City hooks up deal for new fire hydrants|[7/11/06]
Published 12:00 am Tuesday, July 11, 2006
Less than a month after fire consumed a house on a south Vicksburg street with no fire hydrants, officials voted Monday to renew an abandoned project to expand water lines and hydrants in the area.
The Board of Mayor and Aldermen, minus vacationing Mayor Laurence Leyens, approved a contract with the Jackson office of engineering firm Allen and Hoshall to complete the construction of new water distribution lines, hydrants and valves in the area annexed 16 years ago. The project, begun in July 2004 by Bowie River Construction of Hattiesburg, was largely completed but stretched well beyond its scheduled August 2005 completion and was left undone earlier this year.
The contract with Allen and Hoshall is not to exceed a total of $4,500 in hourly rates, said City Clerk Walter Osborne. Work should be advertised for contractors in about two months and is expected to be completed by the end of the year, said Jimmy Nelson, an engineer with Allen and Hoshall.
“We’ve got the money left over from the original project,” said South Ward Alderman Sid Beauman, who lives in the project’s target area, on Singing Hills Road. “We can now legally proceed with this contract.”

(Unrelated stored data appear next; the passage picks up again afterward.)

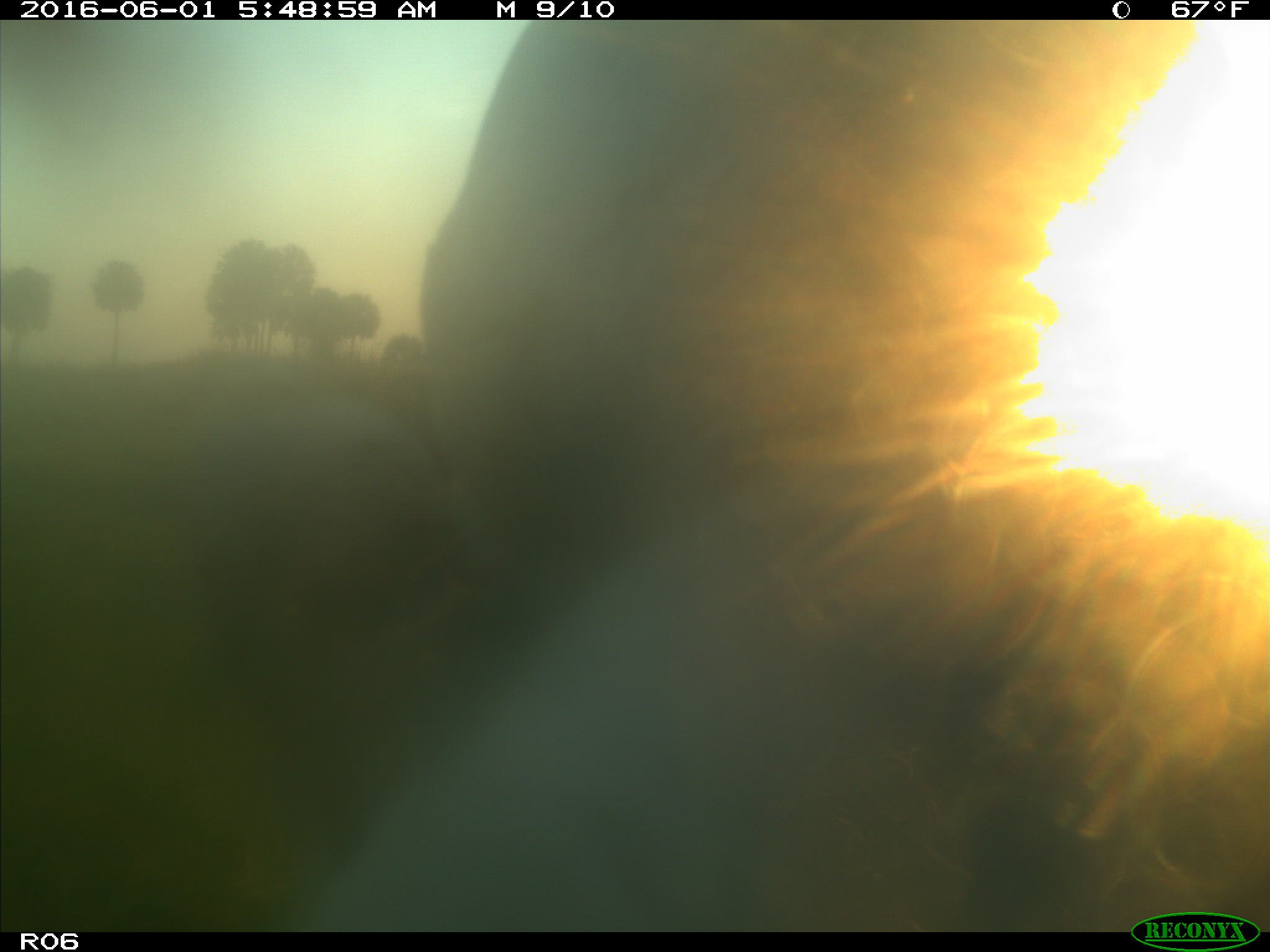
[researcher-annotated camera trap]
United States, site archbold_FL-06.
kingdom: Animalia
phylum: Chordata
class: Mammalia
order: Artiodactyla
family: Bovidae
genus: Bos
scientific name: Bos taurus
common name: domestic cow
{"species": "Bos taurus (domestic cow)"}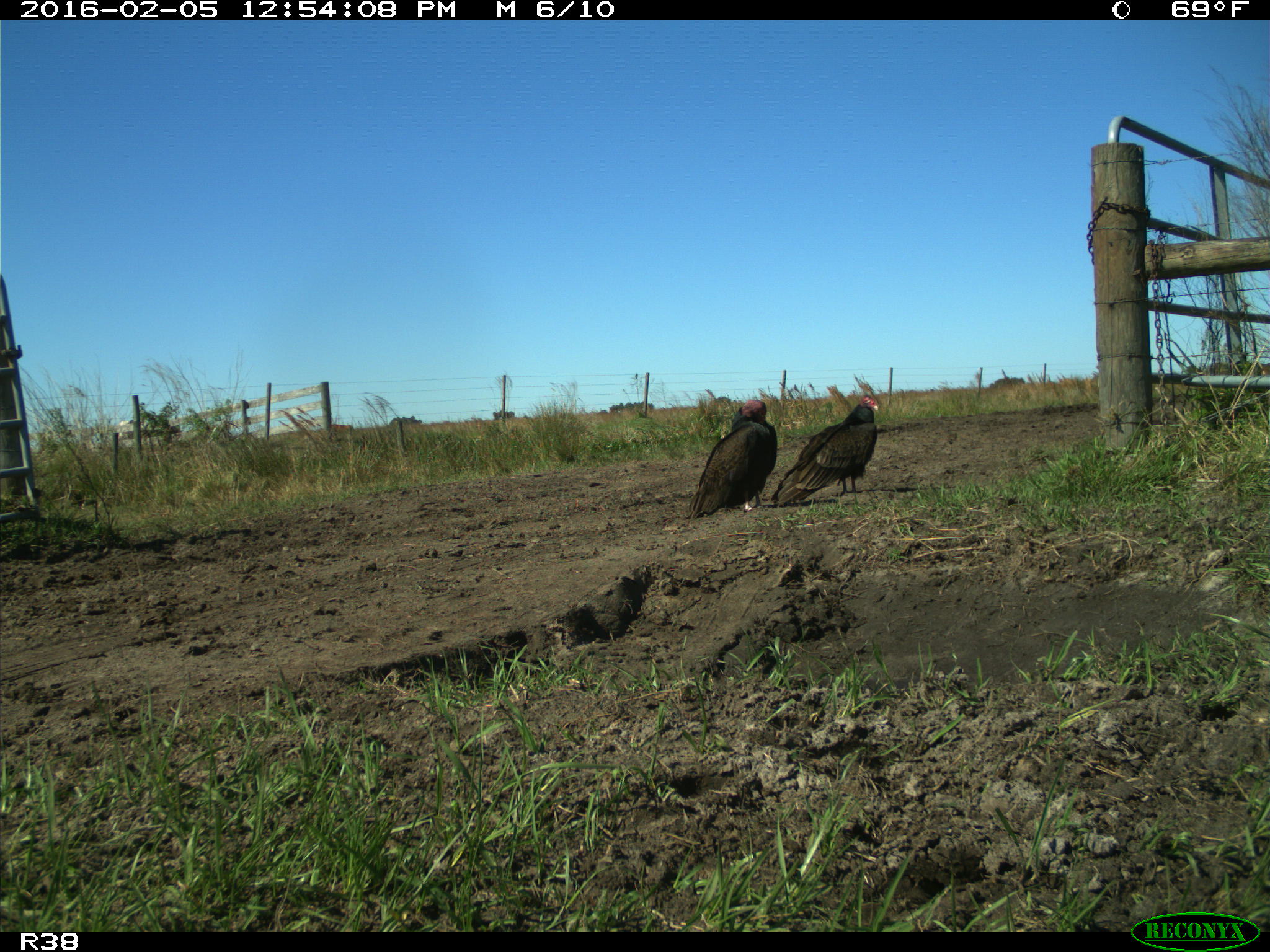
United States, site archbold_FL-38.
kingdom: Animalia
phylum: Chordata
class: Aves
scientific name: Aves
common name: birds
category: unidentified bird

On June 15, an electrical fire caught at 506 Kendra Drive, where firefighters responding to the blaze were forced to hook hoses to a hydrant on neighboring Belva Drive, around the block from the burning house. Two residents escaped after smoke alarms woke them up, said Vicksburg Fire Department Investigator Leslie Decareaux, but the house was gutted by flames.
Fire Chief Keith Rogers said the absence of a hydrant on Kendra didn’t affect the outcome because the fire had spread out of control before the department arrived, but added it could affect fighting future fires. Residents said they had complained before about the lack of hydrants.
“For more than a year, they’ve been telling us they’re going to get hydrants out here,” said Nita Poole, who lives a few doors down from the consumed house.
Hydrants were planned for Kendra, said Public Works Director Bubba Rainer, but Bowie River crews found 2-inch water lines instead of the required 6-inch lines indicated by maps of the area. Part of the project’s completion will include installing the proper lines, he said.
Municipal standards require a hydrant every 1,000 feet, but most are 300 to 500 feet apart, Rogers said.
“The exact number (of hydrants to be installed), I’m not sure, but they will meet city standards,” Nelson said.
The City of Vicksburg, which was 13 square miles, added 20 square miles in 1990 and has been working to extend municipal-level services since. It is also planning the final phase of a four-step project funded from state money obtained in a grant from the Mississippi Department of Environmental Quality to extend sewer service to areas on and around U.S. 61 South. The city began accepting bids on that project after finalizing right-of-way easements from property owners last month.